Беседу Ника с доном Кож-Ахмед Нухаевым в его загородном поместье назначили на десять утра. Приглашение направили мистеру Накамуре, причем условия оговаривались очень четко: и «ошкош», и Хидэки Сато могут приближаться к дому дона не более чем на десять миль. Нику велели быть в 9.30 утра у собора Святого Франциска (официально, насколько он знал, звавшийся «кафедральным храмом Святого Франциска Ассизского» — Дара говорила ему, когда они проводили тут отпуск в первые годы их брака, что это тот самый собор, возведение которого всю жизнь наблюдал епископ в романе Уиллы Катер «Смерть приходит к архиепископу»). Одному.
Полквартала от консульства до храма Ник прошел за минуту, да и то лишь потому, что остановился, разглядывая издали построенную сто сорок пять лет назад церковь. Затем он пересек улицу и остановился на ступеньках. Ник помнил рассказ Дары о том, что этот собор во франко-романском стиле, с двумя башнями-близнецами, заложили около 1869 года при архиепископе-французе Жане-Батисте Лами. Потом строительство было приостановлено, а освятили собор в 1887 году, без шпилей, потому что деньги закончились.
Церковь с двумя усеченными башнями всегда казалась Нику странноватой.
День стоял теплый, солнечный, и Санта-Фе пах так, как всегда пах осенью для Ника, — смесью сладких ароматов: запахи горящих сосновых бревен, сухих листьев с высоких старых тополей на улицах старого города и шалфея. Дара как-то сказала, что во всех Штатах нет города, где пахло бы лучше.
Не было — в те времена, когда Санта-Фе относился к Соединенным Штатам.
Ник знал, что теперь этот богатый город не является частью ни одной страны. Нуэво-Мексико формально заявляло о контроле над ним, но в Санта-Фе хватало денег, чтобы нанять небольшую армию и отстоять свою независимость. В городе держали вторые дома кинозвезды, знаменитые писатели и воротилы с Уолл-стрита, и к тому же в последние годы он получил солидные вливания капитала из Японии. А уж японцы никак не хотели жить в мексиканской деревне.

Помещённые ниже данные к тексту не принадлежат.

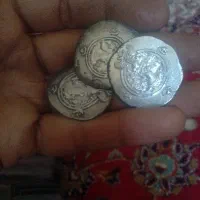 سکه نقره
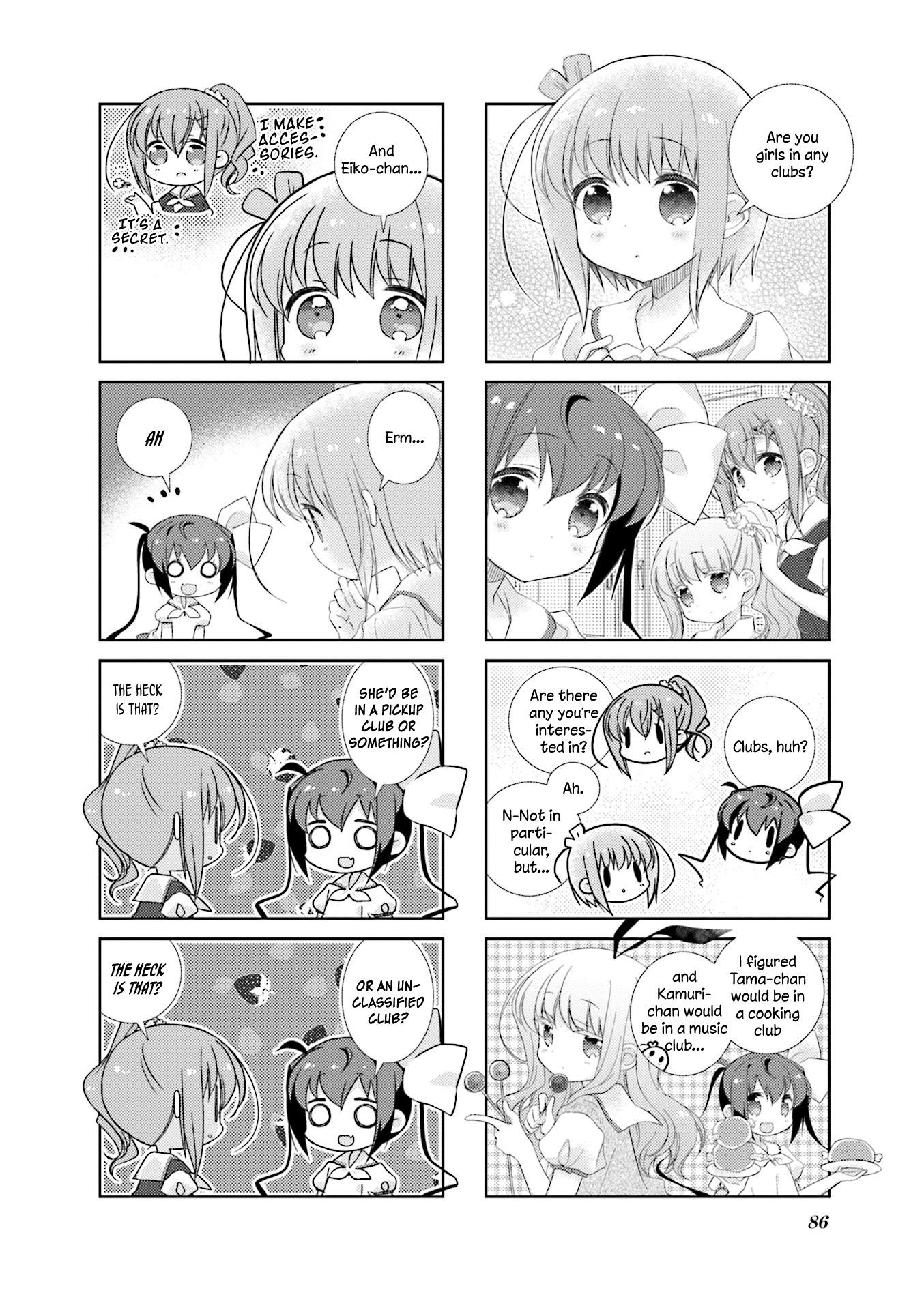 Slow Start (Tokumi Yuiko) - Chapter 71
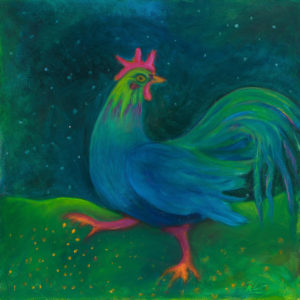 Cosmic Chicken 2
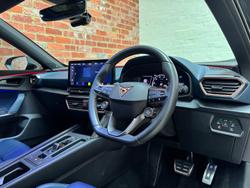 2023 CUPRA Formentor VZx KM MY23 Four Wheel Drive Grey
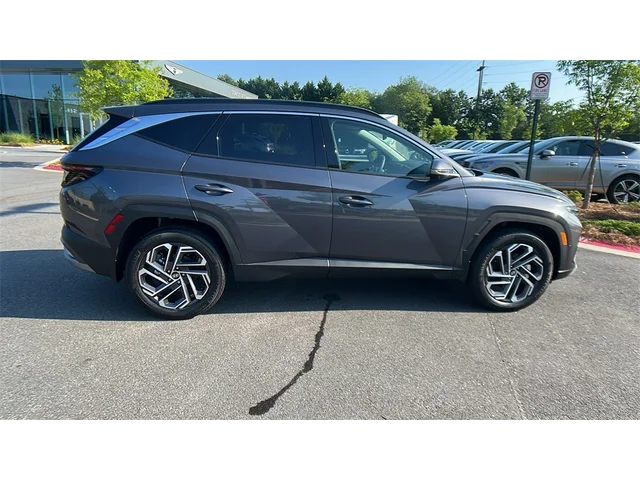 Nuevos HYUNDAI TUCSON HYBRID at Gainesville Hyundai in Gainesville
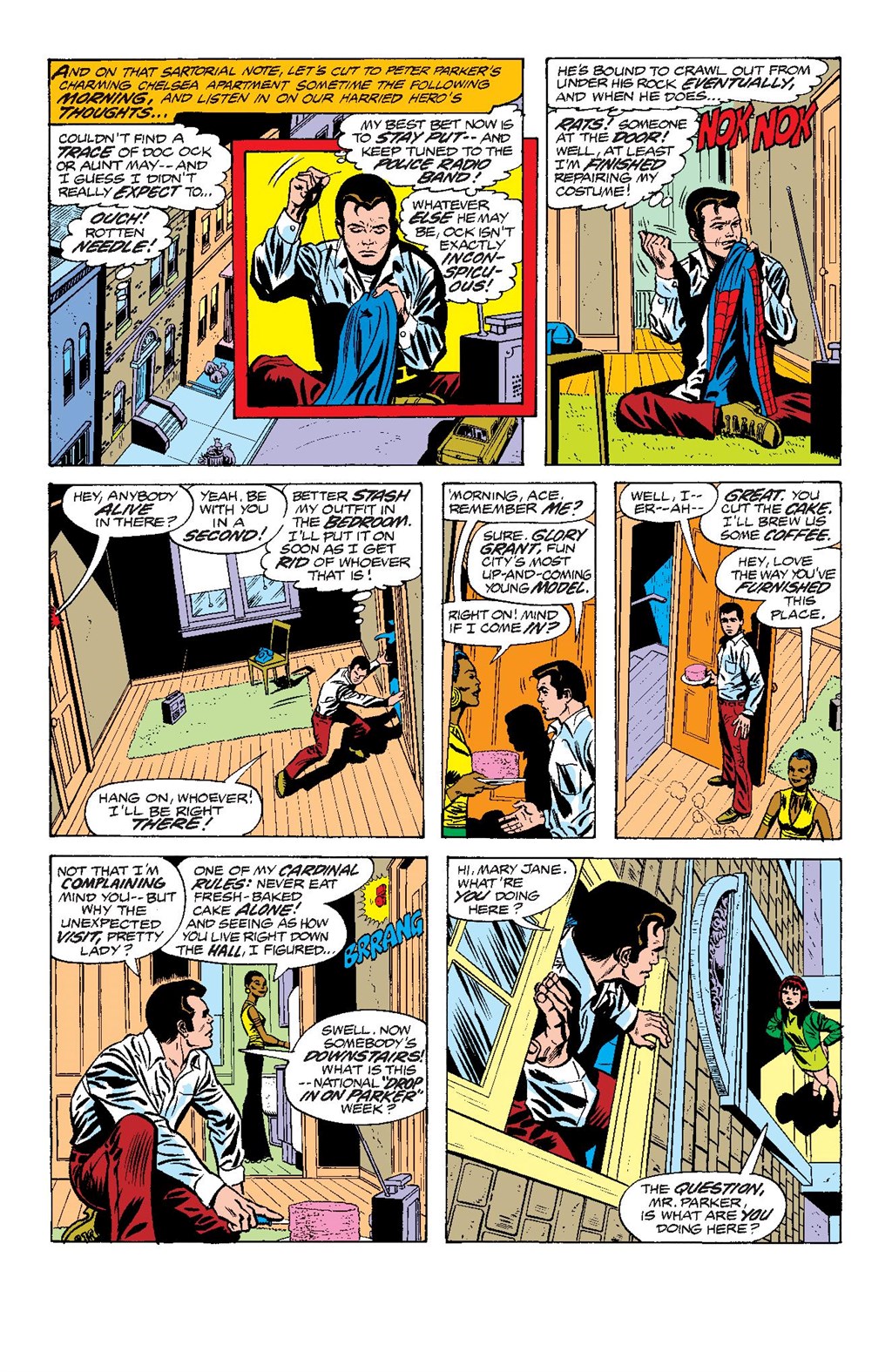 Amazing Spider-Man Epic Collection issue Spider-Man or Spider-Clone (Part 3) - Page 92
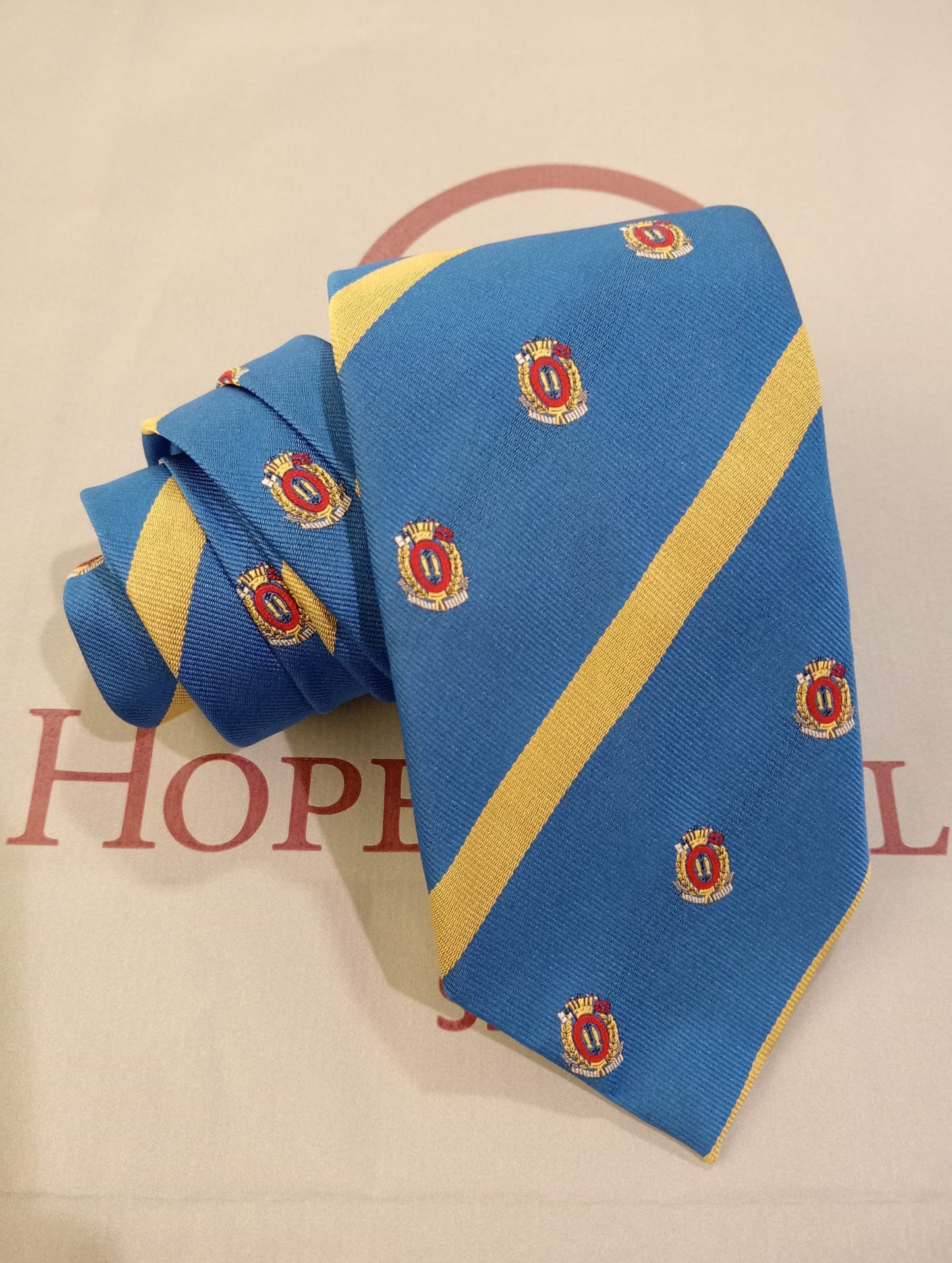 Corbata Blue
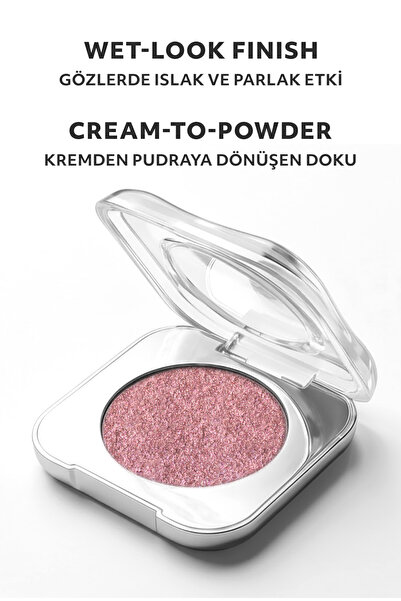 MQLE Pure Pigment Cream to Powder Göz Farı – ROSEX – Q39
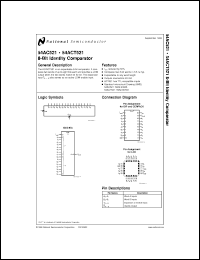 Click here to download 5962R9098501SRA Datasheet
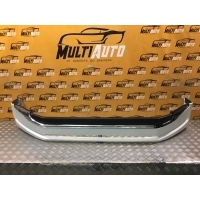 Юбка бампера Перед. Toyota Land Cruiser Prado 150 2017-2021 PZ32160128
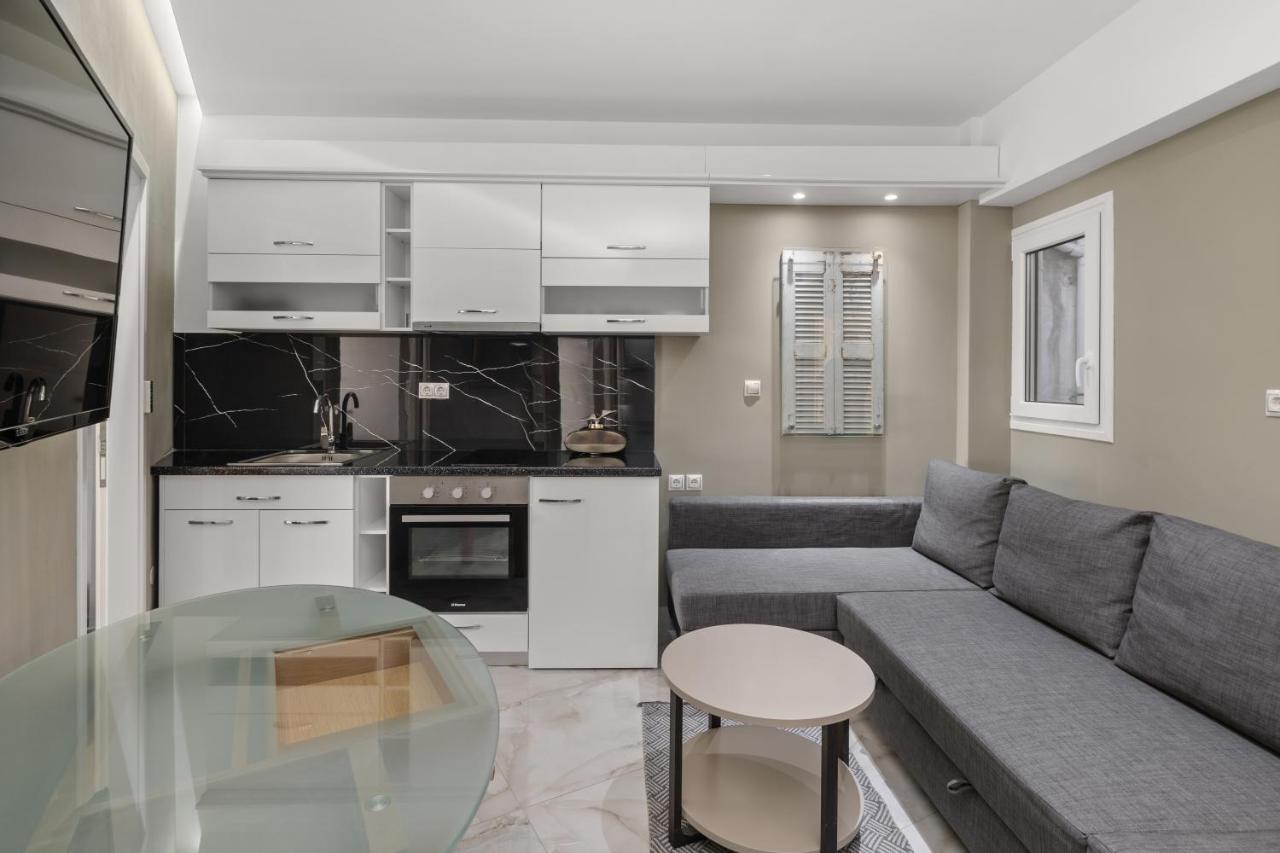 Athens Warehouse Boutique Hotel & Suites Екстер'єр фото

Таким образом, Санта-Фе стал уменьшенной копией Лиссабона времен Второй мировой — город, напичканный шпионами, двойными агентами, ушедшими на покой солдатами удачи и международными плохишами вроде дона Кож-Ахмед Нухаева. Очаровательный горный городок с уединенными коттеджами в благоуханной долине, у подножия Сангре-де-Кристо, стал местом, где они устраивали свои резиденции и откуда вели свою деятельность.
Черный «Мерседес S550» — полностью электрифицированный, а может, сверхдорогой, на водороде, — прошелестев, остановился у тротуара. В нем сидели трое человек неопределенной, как показалось Нику, национальности, но очевидной профессии, все в белых рубашках с коротким рукавом. Это были беспощадные ребята, беспощаднее простых наемников, которые тоже никого не щадили. Убийцы в пятом поколении, с другого континента.
Человек на заднем сиденье открыл дверь и поманил Ника внутрь.
Ник не сказал ни слова, как и три человека в кубинских рубашках навыпуск — тех официальных рубашках в дырочку, которые кубинцы, вероятно, надевают на похороны, — и они поехали на север по Бишоп-Лодж-роуд.
Ник знал эту ухабистую старую дорогу, проходившую по городским задворкам. Она тянулась миль на шесть, до деревеньки Тесукве на пересечении дорог; некогда тут обитали стареющие кинозвезды и старлетки. Здесь, среди холмов, над поросшей густым лесом узкой долиной, можно было надежно спрятать большой дом. Ник решил, что поместье дона Кож-Ахмед Нухаева расположено между Санта-Фе и Тесукве.